TASK BRIEF: What you write should be an exact copy of the material, from its first line through the line containing "count: 11-50".

INPUT FOR THIS TASK:
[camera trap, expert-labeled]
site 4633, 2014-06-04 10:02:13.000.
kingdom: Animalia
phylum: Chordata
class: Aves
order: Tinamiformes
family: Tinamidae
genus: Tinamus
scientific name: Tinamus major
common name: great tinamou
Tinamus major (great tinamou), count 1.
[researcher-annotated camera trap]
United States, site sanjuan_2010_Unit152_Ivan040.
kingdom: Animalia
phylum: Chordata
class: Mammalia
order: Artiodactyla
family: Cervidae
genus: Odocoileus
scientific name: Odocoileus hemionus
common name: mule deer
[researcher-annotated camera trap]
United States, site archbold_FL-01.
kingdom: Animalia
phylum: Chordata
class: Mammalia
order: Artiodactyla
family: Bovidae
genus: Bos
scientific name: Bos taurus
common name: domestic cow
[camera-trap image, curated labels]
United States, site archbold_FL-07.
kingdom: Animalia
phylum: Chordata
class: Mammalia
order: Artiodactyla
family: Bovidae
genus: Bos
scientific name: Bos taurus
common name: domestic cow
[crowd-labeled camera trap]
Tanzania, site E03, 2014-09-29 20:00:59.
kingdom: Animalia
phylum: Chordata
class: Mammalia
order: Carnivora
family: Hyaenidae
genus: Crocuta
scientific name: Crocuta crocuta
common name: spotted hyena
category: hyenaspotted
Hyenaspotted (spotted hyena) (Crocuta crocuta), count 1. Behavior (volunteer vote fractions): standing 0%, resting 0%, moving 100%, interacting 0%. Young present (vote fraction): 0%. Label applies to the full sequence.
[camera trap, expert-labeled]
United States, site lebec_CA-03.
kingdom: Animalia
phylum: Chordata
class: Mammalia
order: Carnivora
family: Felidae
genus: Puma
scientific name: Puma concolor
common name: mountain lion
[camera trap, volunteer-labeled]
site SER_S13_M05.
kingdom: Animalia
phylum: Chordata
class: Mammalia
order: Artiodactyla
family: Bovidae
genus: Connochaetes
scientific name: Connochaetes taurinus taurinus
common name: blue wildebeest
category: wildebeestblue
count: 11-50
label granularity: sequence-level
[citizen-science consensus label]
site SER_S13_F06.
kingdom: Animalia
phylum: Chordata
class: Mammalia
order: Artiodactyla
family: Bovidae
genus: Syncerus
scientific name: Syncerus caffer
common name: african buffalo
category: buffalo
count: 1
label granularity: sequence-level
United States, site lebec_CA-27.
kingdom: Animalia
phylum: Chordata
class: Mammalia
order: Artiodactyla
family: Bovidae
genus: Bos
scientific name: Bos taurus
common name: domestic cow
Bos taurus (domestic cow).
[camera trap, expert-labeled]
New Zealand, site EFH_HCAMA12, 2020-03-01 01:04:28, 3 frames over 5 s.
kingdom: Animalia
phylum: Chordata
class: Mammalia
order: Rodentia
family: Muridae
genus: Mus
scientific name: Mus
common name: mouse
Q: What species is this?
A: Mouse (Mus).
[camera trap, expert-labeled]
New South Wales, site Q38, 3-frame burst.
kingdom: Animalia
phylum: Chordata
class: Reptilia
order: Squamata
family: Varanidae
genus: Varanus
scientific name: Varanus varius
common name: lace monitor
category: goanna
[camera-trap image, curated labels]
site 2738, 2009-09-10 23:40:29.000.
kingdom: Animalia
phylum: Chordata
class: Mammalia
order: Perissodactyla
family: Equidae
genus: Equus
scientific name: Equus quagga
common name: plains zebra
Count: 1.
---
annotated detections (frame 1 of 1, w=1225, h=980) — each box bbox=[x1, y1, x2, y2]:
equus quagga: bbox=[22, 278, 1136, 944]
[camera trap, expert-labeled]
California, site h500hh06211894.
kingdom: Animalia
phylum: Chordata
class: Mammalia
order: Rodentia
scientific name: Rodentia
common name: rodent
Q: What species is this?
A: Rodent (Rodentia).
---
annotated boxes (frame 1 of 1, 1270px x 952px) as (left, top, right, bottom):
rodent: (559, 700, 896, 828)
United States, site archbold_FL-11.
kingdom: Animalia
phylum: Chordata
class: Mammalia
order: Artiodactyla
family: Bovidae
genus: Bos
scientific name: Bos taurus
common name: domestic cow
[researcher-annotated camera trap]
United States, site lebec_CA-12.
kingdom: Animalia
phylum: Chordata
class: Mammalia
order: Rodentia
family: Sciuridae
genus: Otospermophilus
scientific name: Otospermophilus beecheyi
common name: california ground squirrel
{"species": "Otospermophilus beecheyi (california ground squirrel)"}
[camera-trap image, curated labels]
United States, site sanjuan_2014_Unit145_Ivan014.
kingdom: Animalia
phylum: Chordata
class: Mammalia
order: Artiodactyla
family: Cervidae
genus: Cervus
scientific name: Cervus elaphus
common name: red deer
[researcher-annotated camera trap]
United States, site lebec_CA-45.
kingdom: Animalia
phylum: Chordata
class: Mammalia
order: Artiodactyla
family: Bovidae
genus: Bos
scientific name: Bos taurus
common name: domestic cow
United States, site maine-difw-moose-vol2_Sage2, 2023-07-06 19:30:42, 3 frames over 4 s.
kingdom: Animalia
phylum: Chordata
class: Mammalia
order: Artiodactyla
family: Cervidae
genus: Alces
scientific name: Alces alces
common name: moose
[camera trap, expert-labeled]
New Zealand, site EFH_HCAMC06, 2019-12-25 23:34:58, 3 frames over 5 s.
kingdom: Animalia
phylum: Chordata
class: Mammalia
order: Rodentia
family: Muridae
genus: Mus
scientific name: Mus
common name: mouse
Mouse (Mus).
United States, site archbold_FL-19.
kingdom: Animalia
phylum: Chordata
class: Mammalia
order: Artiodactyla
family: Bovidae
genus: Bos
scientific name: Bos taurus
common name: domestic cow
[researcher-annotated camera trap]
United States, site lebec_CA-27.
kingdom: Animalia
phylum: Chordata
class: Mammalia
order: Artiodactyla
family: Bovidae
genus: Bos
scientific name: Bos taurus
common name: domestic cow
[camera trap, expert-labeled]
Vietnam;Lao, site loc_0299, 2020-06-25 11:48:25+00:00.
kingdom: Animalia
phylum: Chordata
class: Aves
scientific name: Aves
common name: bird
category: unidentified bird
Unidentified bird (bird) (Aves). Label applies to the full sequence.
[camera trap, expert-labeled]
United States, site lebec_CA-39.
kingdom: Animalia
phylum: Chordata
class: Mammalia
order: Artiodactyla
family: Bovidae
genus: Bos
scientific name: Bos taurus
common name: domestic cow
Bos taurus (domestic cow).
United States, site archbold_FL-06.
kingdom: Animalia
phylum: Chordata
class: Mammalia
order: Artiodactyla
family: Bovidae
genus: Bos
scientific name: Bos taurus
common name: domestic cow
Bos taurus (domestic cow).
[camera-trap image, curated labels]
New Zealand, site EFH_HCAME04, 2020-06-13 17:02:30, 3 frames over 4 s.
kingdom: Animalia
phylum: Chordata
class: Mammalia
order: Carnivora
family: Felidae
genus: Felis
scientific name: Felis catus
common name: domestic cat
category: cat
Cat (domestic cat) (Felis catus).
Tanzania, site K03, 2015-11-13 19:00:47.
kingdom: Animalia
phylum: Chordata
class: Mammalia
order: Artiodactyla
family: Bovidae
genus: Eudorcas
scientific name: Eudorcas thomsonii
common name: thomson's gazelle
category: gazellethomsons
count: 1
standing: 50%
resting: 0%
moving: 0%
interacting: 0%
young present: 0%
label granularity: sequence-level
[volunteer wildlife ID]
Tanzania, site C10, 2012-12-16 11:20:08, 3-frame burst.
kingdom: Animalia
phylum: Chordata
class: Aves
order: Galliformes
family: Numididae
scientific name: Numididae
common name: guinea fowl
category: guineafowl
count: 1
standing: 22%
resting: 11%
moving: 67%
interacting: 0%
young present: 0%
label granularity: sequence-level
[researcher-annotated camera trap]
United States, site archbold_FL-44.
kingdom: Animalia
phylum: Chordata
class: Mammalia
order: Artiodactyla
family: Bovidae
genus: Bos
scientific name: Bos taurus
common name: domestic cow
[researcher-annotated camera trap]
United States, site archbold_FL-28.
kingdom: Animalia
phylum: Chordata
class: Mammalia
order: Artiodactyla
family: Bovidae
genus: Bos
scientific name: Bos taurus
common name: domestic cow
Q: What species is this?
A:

OUTPUT BELOW:
[camera trap, expert-labeled]
site 4633, 2014-06-04 10:02:13.000.
kingdom: Animalia
phylum: Chordata
class: Aves
order: Tinamiformes
family: Tinamidae
genus: Tinamus
scientific name: Tinamus major
common name: great tinamou
Tinamus major (great tinamou), count 1.
[researcher-annotated camera trap]
United States, site sanjuan_2010_Unit152_Ivan040.
kingdom: Animalia
phylum: Chordata
class: Mammalia
order: Artiodactyla
family: Cervidae
genus: Odocoileus
scientific name: Odocoileus hemionus
common name: mule deer
[researcher-annotated camera trap]
United States, site archbold_FL-01.
kingdom: Animalia
phylum: Chordata
class: Mammalia
order: Artiodactyla
family: Bovidae
genus: Bos
scientific name: Bos taurus
common name: domestic cow
[camera-trap image, curated labels]
United States, site archbold_FL-07.
kingdom: Animalia
phylum: Chordata
class: Mammalia
order: Artiodactyla
family: Bovidae
genus: Bos
scientific name: Bos taurus
common name: domestic cow
[crowd-labeled camera trap]
Tanzania, site E03, 2014-09-29 20:00:59.
kingdom: Animalia
phylum: Chordata
class: Mammalia
order: Carnivora
family: Hyaenidae
genus: Crocuta
scientific name: Crocuta crocuta
common name: spotted hyena
category: hyenaspotted
Hyenaspotted (spotted hyena) (Crocuta crocuta), count 1. Behavior (volunteer vote fractions): standing 0%, resting 0%, moving 100%, interacting 0%. Young present (vote fraction): 0%. Label applies to the full sequence.
[camera trap, expert-labeled]
United States, site lebec_CA-03.
kingdom: Animalia
phylum: Chordata
class: Mammalia
order: Carnivora
family: Felidae
genus: Puma
scientific name: Puma concolor
common name: mountain lion
[camera trap, volunteer-labeled]
site SER_S13_M05.
kingdom: Animalia
phylum: Chordata
class: Mammalia
order: Artiodactyla
family: Bovidae
genus: Connochaetes
scientific name: Connochaetes taurinus taurinus
common name: blue wildebeest
category: wildebeestblue
count: 11-50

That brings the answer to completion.